Of all the people that experience a major depressive episode for the first time, depression will recur in about half of them. Several years may pass before the depression recurs, or it may come back in as little as a couple of weeks. Depression may recur only once or multiple times over the course of one’s life. As far as managing depression, antidepressants are the first-line therapy and are usually prescribed in combination with some form of psychotherapy. Once a person has recovered from a depressive episode it is up to the treating physician to determine whether the patient should receive maintenance treatment. This involves weighing several factors including but not limited to, number of depressive episodes, comorbidities, current life stressors, and family history of depression. As you might expect, maintenance treatment is quite similar to the standard treatment for depression and this was the case for several years there were very few effective alternatives beyond antidepressants, psychotherapy, or a combination of the two. More recently, however, with the addition of treatments like transcranial magnetic stimulation (TMS) to the stock of interventions used to treat severe depression, other preventive maintenance options are available.

On this subject, Wang et al. –  a group of researchers based out of China – sought to evaluate the efficacy of TMS in the prevention of depressive relapse/recurrence. From 2013 to 2015 they conducted a randomized controlled trial with patients experiencing a moderate to a severe depressive episode. Those patients who had achieved partial or full remission were randomized to one of three treatment arms – the TMS group, the antidepressant group, or the TMS + antidepressant group. Using “time to relapse” and “rate of relapse/recurrence” as the two main outcomes, results revealed that TMS alone or in combination with an antidepressant is superior to antidepressant monotherapy for the prevention of relapse and recurrence. Wang et al. observed that both groups containing TMS had lower incidences of relapse/recurrence than the antidepressant group. Participants in the antidepressant group were thus at greater risk of depressive relapse/recurrence as compared with the TMS group and the TMS + antidepressant group.

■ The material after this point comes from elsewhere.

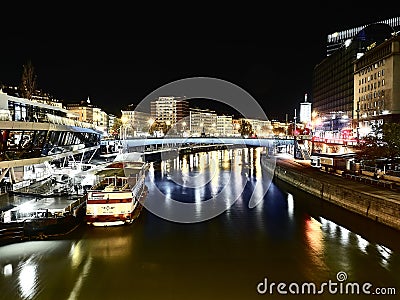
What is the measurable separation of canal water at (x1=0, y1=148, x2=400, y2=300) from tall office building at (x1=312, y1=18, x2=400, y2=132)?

Along with previous research, the study conducted by Wang et al. demonstrates the preventive efficacy of TMS, either as a monotherapy or as an adjuvant to antidepressants. Based on these results, clinicians should give strong consideration to TMS for the long-term prevention of depressive relapse/recurrence. And finally, although antidepressants are still the mainstay in the treatment of severe depression, considering that noncompliance to long-term antidepressant regimens is a serious problem, TMS provides an attractive alternative to pharmacological treatment.